Thom Powell Drinks the Ketchum Kool-Aid

Posted by: Guy Edwards on March 27th, 2013

Bigfoot Lunch Club


Thom offers up a tasting of the Ketchum Kool-Aid

“If that makes me a “Ketchum supporter” then, yes, I guess I drank the Kool-Aid. All I can say is, it was delicious.”— Thom Powell

There is no doubt that Bigfoot Lunch Club is a friend of Bigfoot author, Thom Powell. Heck I even illustrated the cover of his best selling Bigfoot book Shady Neighbors. I am also a huge fan of his previous must-have book The Locals.

Due to Thom Powell’s books he is on record for reporting many of the Bigfoot phenomena before they became mainstream conversations–mainstream among bigfooters anyway. While not everybody “bought” into these topics we still discuss them; topics like infrasound, cover-ups, habituation and yes, even Bigfoot DNA. Thom Powell is no hack when it comes to the topic, he has given a lot of thought to it and clearly has made his own conclusions.

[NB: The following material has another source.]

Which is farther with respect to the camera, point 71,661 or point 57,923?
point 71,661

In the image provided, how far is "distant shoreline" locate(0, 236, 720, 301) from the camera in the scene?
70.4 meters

Thom and I talked about the topic of his recent post, “Bigfoot DNA Evidence Redux” a full week before he posted it. We didn’t agree much over the phone, but if I’m honest, his blog post affords him greater ability to make his points. Points of which I still disagree with, but I do have some favorite parts. I loved his synopsis. Find out what kind of Kool-Aid Thom is serving and where he and I disagree (and agree) at Bigfoot Lunch Club.

Guy Edwards About Guy Edwards
Psychology reduces to biology, all biology to chemistry, chemistry to physics, and finally physics to mathematical logic. Guy Edwards is host of the Portland, OR event HopsSquatch.com.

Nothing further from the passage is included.